··· TEXT SEGMENT ···

Wow, let me start by saying, this post chronologically comes in about halfway through the last one. Oktoberfest was both before and after this tour of ours, but I felt like this was better saved for afterwards. Unfortunately for anyone who is staunchly against my tangents and is fuming with rage over the fact that the last post was not a brewery post, I have terrible news for you. This isn’t either! It’s a historical tour of Pabst. But there was beer.

Honestly, this was such a delightful trip but it’s been so long, I don’t even know if I remember much about it. Included in the tour was two drink chips, which seemed like a sweet deal since I think Ashley bought this tour on Groupon for like $20 for the four of us. So that made the tour like $5/piece and then we all had beer. You get your first beer in this old little bar that the Pabst employees used to drink in back in the day when they were still headquartered in Milwaukee. It was cozy, for sure, and they were showing a football game on the television. This is where we all got our first drinks. Jake and Tim both got a Pabst Andeker first and Ashley and I got the Potosi Tangerine IPA. Very Wisconsin of us, if I do say so myself. The beers were fine. I don’t honestly remember being particularly blown away by them.


Then at the start of the tour we were all welcomed into this beautiful hall filled with tables and chairs. It used to be the corporate offices, but now is rented out for weddings and events. Also, important note, Pabst does not own this place anymore. A local historian bent on preserving the history of the city bought it. And honestly, it’s for the best. A lot of the old warehouses and factory buildings that used to be apart of the brewery are either being converted into urban lofts or being torn down so more condos can be built on top of the sacred, hallowed grounds of where one of America’s favorite* beers was once brewed. Say it with me guys. URBAN RENEWAL. Bet you thought I was going to say gentrification didn’t you?

··· SOURCE DATA ···

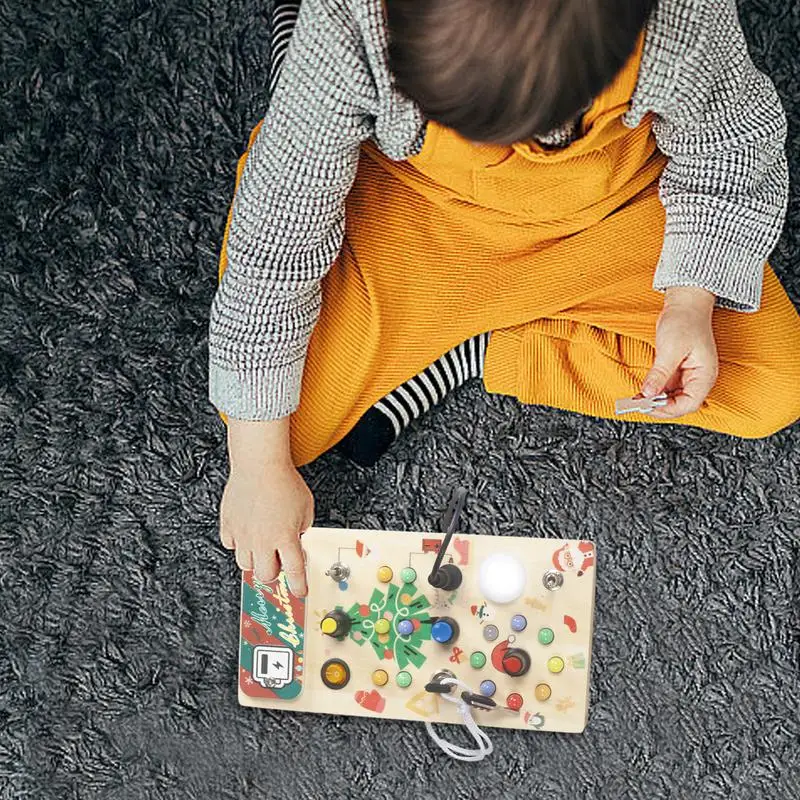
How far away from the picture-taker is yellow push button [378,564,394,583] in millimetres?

···

PROBLEMS TO SOLVE
(A) List every person the Pabst tour post above mentions by name.
(B) Continue the Pabst tour post above from its last sentence.

RESPONSE LIST
(A) Ashley, Jake, Tim

(B)
In defense of forward development in the city, I won’t get into gentrification or well-worn rants about erasing lower income populations and minorities from the city’s landscape because that’s not what is happening here. These are just abandoned buildings that have not been used in decades and they are occupying many city blocks just sitting there, empty. On one hand, it’s sad to think about the history of the city being bulldozed, but on the other, the important buildings are being preserved while the ugly ones are being made into condos. It doesn’t make sense for that much land to be wasted by abandoned husks of memories. The land needs to be utilized. This is a city, after all, and that is prime real estate. Honestly, by converting and redeveloping this unused, uninhabited space into expensive, fancy condos, it probably staves off outward expansion and destruction of culture and heritage that thrives just north and south of downtown. And also, I know that gentrification isn’t necessarily a dirty word. Some people see it as a chance for a neighborhood to be revitalized and given opportunity for an economic boom. And I’m also not an idiot. I live in an neighborhood that was once populated heavily by Polish immigrants, who then moved further south and were replaced by a heavily Latin population. Now the neighborhood is very white, very young, very millennial. I am a part of the problem too, guys.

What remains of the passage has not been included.